In Hungary, there are only scarce data about the trematodes of cormorants. Previous results come from the Hortobágy (approximately 80 km far from our sampling area), where Edelényi (1972) performed an autopsy on wild water birds; however, apparently, no cormorants were dissected as they were much less abundant at that time. He reported the presence of several typical trematodes of cormorants in other birds, like Metorchis intermedius in the gall bladder of a coot (Fulica atra) from Hortobágy, and also H. triloba (42) in the intestinal tract of a spoonbill (Platalea leucorodia). However, P. radiatus, P. exaeretus or P. phalacrocoracis were not recovered during his survey.

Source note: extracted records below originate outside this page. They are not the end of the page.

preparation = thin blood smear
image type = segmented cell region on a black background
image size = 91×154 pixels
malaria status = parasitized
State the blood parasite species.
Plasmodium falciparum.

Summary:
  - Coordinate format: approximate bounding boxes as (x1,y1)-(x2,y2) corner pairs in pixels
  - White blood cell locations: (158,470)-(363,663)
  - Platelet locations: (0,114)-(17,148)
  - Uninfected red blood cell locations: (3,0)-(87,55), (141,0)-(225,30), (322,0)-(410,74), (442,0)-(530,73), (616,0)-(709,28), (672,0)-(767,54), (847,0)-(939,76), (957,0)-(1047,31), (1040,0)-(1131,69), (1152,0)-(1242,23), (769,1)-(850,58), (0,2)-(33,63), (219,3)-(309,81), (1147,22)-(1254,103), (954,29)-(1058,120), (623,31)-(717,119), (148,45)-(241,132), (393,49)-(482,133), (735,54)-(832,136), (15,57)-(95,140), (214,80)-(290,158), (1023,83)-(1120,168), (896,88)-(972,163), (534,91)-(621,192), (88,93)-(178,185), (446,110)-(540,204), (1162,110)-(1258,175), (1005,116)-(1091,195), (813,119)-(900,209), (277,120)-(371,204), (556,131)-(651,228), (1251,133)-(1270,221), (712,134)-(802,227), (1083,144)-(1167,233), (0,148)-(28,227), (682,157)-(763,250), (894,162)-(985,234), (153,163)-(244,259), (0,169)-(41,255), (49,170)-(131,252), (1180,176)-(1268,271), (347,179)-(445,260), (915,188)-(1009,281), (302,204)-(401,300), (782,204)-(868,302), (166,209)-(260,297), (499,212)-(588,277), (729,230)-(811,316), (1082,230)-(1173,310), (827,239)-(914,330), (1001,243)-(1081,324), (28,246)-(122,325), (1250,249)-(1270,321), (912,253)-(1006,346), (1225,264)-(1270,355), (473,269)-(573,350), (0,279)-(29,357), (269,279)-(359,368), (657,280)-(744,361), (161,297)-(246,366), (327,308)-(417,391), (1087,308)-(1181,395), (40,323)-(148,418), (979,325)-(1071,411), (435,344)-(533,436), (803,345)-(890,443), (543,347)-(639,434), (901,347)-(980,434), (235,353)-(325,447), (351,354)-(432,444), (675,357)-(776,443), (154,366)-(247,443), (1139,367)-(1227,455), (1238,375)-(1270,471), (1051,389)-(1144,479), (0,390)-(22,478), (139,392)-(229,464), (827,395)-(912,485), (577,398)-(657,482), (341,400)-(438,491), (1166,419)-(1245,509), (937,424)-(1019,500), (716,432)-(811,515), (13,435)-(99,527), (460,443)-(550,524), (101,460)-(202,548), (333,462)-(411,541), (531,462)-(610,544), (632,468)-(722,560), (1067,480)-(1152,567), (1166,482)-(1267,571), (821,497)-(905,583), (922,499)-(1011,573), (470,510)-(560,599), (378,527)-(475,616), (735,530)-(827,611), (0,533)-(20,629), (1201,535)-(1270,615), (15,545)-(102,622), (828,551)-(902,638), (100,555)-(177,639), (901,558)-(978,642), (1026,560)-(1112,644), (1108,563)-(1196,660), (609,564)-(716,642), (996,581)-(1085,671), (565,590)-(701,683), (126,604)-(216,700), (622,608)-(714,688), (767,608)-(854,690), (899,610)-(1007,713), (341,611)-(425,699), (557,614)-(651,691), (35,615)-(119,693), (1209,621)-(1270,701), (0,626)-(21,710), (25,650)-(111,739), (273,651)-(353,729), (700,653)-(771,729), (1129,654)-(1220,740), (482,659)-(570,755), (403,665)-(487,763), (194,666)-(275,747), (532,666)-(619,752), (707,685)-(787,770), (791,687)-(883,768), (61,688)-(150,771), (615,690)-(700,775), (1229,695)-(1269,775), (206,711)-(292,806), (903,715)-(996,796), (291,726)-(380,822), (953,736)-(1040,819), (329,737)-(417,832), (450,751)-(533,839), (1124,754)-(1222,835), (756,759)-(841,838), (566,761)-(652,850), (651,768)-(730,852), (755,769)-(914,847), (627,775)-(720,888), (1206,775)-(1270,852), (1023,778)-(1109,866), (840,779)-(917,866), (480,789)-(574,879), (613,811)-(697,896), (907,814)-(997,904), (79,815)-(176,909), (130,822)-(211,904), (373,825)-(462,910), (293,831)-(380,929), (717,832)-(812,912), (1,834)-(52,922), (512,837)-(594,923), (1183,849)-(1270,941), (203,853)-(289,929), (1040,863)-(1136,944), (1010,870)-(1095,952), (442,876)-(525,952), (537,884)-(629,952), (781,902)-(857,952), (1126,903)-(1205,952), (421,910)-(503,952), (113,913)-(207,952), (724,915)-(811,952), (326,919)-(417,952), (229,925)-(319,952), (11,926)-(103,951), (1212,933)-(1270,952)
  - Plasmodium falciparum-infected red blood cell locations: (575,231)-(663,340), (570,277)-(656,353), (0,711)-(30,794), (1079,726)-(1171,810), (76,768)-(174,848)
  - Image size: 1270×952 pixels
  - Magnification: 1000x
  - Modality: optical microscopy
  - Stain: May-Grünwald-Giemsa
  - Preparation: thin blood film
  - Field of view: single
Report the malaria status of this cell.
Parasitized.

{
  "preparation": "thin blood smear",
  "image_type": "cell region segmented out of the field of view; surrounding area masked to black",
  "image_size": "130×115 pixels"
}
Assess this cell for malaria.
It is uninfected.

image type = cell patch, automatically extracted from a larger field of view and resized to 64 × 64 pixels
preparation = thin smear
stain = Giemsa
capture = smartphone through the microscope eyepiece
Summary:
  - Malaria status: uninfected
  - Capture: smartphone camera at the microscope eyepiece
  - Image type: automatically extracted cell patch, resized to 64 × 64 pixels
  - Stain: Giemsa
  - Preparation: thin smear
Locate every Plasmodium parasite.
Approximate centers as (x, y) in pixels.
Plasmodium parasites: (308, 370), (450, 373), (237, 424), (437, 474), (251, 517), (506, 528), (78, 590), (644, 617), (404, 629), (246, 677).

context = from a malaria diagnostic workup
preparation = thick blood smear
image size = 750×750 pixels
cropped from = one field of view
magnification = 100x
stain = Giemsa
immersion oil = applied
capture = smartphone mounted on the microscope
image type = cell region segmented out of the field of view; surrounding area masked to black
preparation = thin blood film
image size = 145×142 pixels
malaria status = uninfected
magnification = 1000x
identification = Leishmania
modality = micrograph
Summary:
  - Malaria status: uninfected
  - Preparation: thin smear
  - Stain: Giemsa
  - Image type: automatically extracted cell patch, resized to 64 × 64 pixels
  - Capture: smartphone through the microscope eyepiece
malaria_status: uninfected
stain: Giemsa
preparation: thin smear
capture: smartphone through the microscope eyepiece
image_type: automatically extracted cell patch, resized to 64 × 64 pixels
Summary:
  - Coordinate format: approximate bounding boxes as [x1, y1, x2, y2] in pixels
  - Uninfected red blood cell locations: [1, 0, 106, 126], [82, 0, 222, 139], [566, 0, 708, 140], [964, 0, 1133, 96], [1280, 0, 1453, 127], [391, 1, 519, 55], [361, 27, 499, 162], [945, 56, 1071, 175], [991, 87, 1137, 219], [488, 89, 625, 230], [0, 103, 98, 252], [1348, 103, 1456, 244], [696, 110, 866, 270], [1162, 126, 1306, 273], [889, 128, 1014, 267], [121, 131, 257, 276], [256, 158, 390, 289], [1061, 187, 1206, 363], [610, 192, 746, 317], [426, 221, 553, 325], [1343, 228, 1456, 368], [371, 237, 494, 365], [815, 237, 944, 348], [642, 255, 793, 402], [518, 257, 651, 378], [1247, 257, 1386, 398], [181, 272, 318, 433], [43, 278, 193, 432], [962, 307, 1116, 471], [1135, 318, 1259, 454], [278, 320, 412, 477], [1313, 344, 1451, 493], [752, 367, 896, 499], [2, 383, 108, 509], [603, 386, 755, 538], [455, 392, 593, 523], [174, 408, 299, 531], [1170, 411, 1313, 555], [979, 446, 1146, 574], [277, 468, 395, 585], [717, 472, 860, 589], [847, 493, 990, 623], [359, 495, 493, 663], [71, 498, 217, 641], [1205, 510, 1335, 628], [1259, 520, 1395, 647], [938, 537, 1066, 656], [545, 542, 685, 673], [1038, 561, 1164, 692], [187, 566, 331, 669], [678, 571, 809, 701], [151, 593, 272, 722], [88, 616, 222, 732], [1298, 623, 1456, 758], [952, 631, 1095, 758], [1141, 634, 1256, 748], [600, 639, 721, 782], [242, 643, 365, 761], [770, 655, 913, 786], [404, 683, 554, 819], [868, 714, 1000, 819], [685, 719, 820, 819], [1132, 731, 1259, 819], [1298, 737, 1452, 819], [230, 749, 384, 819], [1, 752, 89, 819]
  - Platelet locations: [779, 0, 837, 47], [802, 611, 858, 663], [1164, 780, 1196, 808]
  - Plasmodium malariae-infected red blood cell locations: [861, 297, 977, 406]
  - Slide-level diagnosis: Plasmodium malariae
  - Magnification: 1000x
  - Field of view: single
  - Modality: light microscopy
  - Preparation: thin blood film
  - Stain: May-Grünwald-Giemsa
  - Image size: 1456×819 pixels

Molnár et al. (2015) observed P. radiatus, P. phalacrocoracis and a third, unidentified Petasiger sp. metacercariae in the lateral line scales of several cyprinids, some percid and centrarchid species in the Kis-Balaton area (located 340 km west from Biharugra) of Hungary. Parallel, the digestive tracts of 12 great cormorants originating from the Hortobágy and Lake Balaton were examined for echinostomatid trematodes, which confirmed that the intestinal tracts of the birds are commonly infected with Petasiger species. Subsequent molecular studies based on the ITS region (18S rDNA, ITS1, 5.8S rDNA, ITS2) and partial 28S rDNA sequences determined the third, previously unidentified Petasiger species as P. exaeretus (Cech et al., 2017). These earlier data are consistent with our recent results, the genus Petasiger is present commonly in Hungarian pond aquacultures and natural freshwaters: metacercariae in the lateral line of fishes and adults in the intestinal tract of great cormorants.
Hysteromorpha is also a typical species of cormorant intestinal tract, whose unique trilobulated forebody is easily recognised under the microscope. Adults of all these trematodes are commonly found in the small intestine of great cormorants. Metacercariae of Petasiger are embedded in the lateral line scales of cyprinid fish, and metacercariae of Hysteromorpha are found in the muscle tissue of same host species. While members of the genus Metorchis parasitize the gall-bladder of birds explaining why only one Metorchis specimen have been found in the intestinal tract besides many Petasiger flukes.
In the examined great cormorants, only a single zoonotic sample, Metorchis sp. was found. Although species level identity could not be determined unambiguously, however based on the sequence data it seems proven that our sample belonged to the genus Metorchis. These trematodes develop into metacercariae by embedding in the muscle tissues of the secondary intermediate host (fishes) but the adult flukes live mainly in the bile ducts and gall bladder of the definitive hosts (piscivorous mammals and birds), where they can cause chronic inflammation, gastritis and carcinomas (Sohn, 2009; Sitko et al., 2016; Gao et al., 2021).